On a quarterly basis, output rose 1.2% in October–December, exceeding forecasts for a 1.0% increase and edging above the prior quarter’s 1.1% gain. Even so, economists say momentum remains fragile as consumer confidence and private investment continue to lag.
For 2025 as a whole, China’s economy grew 5.0%, matching Beijing’s official target of “around 5%” and slightly outperforming market expectations. The result reflects resilience in the face of external headwinds, aided by exporters’ success in diversifying away from the United States and by tariff increases that proved less severe than initially feared.

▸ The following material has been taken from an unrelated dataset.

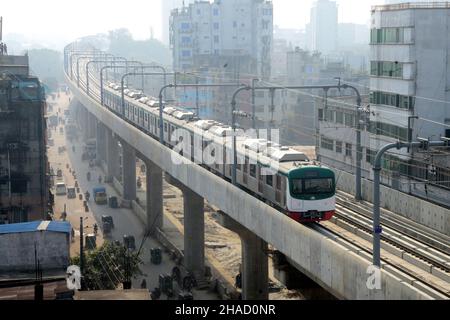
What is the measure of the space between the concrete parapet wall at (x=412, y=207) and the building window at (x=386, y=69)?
9.09 meters

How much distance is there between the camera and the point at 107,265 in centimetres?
3391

China’s manufacturing and export engine remained the key growth driver. The country last week reported a record trade surplus of nearly US$1.2 trillion in 2025, underpinned by robust shipments to emerging markets and Europe. That export strength enabled policymakers to limit stimulus to targeted measures rather than broad-based easing.
However, the heavy reliance on external demand underscores persistent vulnerabilities. Domestic consumption and investment weakened further late last year, weighed down by a prolonged property downturn, falling home prices and entrenched deflationary pressures. Analysts warn that without a sustained recovery in household confidence, growth risks becoming increasingly unbalanced.
Structural challenges remain a central concern for policymakers. While export-led resilience has bought time, economists caution that weak domestic demand, excess capacity and property sector stress pose longer-term risks to China’s growth trajectory heading into 2026.